## DATA SHOWN
[Start of Attachment]

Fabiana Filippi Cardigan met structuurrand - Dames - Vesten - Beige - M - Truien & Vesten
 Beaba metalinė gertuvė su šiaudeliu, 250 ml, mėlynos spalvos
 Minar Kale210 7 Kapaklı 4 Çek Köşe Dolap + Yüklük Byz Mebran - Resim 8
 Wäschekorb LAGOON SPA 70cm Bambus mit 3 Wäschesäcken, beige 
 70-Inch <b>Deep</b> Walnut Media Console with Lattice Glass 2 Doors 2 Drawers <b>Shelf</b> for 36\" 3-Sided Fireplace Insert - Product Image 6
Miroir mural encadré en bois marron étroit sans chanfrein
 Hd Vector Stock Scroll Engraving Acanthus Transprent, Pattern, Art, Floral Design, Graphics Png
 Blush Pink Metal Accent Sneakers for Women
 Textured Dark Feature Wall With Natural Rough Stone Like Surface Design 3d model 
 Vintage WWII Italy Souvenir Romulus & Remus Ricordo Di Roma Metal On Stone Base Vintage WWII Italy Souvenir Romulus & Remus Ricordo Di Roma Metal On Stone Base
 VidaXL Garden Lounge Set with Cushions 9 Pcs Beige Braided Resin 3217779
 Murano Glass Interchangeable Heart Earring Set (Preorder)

[End of Attachment]

## EXERCISE
Copy back the listing above exactly, but only from the line with "Miroir mural encadré" through the line with "Textured Dark Feature", both ends included.

## SOLUTION TO THIS EXERCISE
Miroir mural encadré en bois marron étroit sans chanfrein
 Hd Vector Stock Scroll Engraving Acanthus Transprent, Pattern, Art, Floral Design, Graphics Png
 Blush Pink Metal Accent Sneakers for Women
 Textured Dark Feature Wall With Natural Rough Stone Like Surface Design 3d model 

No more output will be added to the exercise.